For more than a decade, we've enjoyed the evolution of the First Person Shooter (FPS) Genre, looking at games through the eyes of the protagonist and experiencing that world first hand. To exercise our control, we've been forced to communicate with our avatar through keyboard, mouse, and controllers to make a connection with that world. Thanks to Perceptual Computing, we now have additional modes of communication that bring interaction with that world much closer. This article not only covers the theory of perceptual controls in FPS games, but demonstrates actual code that allows the player to peek around corners by leaning left or right. We will also look at using voice control to select options in the game and even converse with in-game characters.
A familiarity with the Intel® Perceptual Computing SDK is recommended but not essential, and although the code is written in Dark Basic Professional (DBP), the principals are also suited to C++, C#, and Unity*. The majority of this article will cover the theory and practise of augmenting the First Person experience and is applicable not only to games but simulations, tours, and training software.

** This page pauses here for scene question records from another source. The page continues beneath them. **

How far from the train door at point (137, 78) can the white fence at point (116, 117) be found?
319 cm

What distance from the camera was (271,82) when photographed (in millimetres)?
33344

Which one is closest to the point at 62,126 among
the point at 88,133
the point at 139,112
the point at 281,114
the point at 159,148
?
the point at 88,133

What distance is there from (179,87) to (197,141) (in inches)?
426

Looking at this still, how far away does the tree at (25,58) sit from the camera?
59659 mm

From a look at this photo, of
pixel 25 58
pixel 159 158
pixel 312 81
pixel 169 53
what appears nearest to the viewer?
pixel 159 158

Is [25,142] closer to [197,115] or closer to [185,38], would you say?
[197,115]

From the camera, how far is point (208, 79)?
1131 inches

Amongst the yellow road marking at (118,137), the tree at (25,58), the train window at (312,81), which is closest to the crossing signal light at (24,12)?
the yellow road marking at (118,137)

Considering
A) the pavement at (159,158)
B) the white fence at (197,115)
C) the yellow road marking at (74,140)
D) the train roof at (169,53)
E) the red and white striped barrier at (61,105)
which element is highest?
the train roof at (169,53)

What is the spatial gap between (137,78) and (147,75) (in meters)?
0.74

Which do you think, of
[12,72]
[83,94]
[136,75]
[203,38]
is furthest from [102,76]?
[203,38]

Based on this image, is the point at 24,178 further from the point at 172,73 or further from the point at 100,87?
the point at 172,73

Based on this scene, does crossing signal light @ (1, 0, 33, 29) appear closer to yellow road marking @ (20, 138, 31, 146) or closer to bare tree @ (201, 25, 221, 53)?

In this article, we’ll be looking at augmenting the FPS game genre, a popular mainstay of modern gaming and one that has little to no Perceptual Computing traction. This situation is partly due to the rigid interface expectations required from such games and partly to the relative newness of Perceptual Computing as an input medium.
As you read this article, you will be able to see that with a little work, any FPS can be transformed into something so much more. In a simple firefight or a horror-thriller, you don't want to be looking down at your keyboard to find the correct key—you want to stay immersed in the action. Figuring out the combination of keys to activate shields, recharge health, duck behind a sandbag, and reload within a heartbeat is the domain of the veteran FPS player, but these days games belong to the whole world not just the elite. Only Perceptual Computing has the power to provide this level of control without requiring extensive practice or lightning fast hand/eye coordination.
Figure 1. When reaction times are a factor, looking down at the keyboard is not an option
We’ve had microphones for years, but it has only been recently that voice recognition has reached a point where arbitrary conversations can be created between the player and the computer. It’s not perfect, but it’s sufficiently accurate to begin a realistic conversation within the context of the game world.
Figure 2. Wouldn’t it be great if you could just talk to characters with your own voice?
You’ve probably seen a few games now that use non-linear conversation engines to create a sense of dialog using multiple choices, or a weapon that has three or four modes of fire. Both these features can be augmented with voice control to create a much deeper sense of emersion and create a more humanistic interface with the game.
This article will look at detecting what the human player is doing and saying while playing a First Person experience, and converting that into something that makes sense in the gaming world.
2. Why Is This Important
As one of the youngest and now one of the largest media industries on the planet, the potential for advancement in game technology is incredible, and bridging the gap between user and computer is one of the most exciting. One step in this direction is a more believable immersive experience, and one that relies on our natural modes of interaction, instead of the artificial ones created for us.
With a camera that can sense what we are doing and a microphone that can pick up what we say, you have almost all the ingredients to bridge this gap entirely. It only remains for developers to take up the baton and see how far they can go.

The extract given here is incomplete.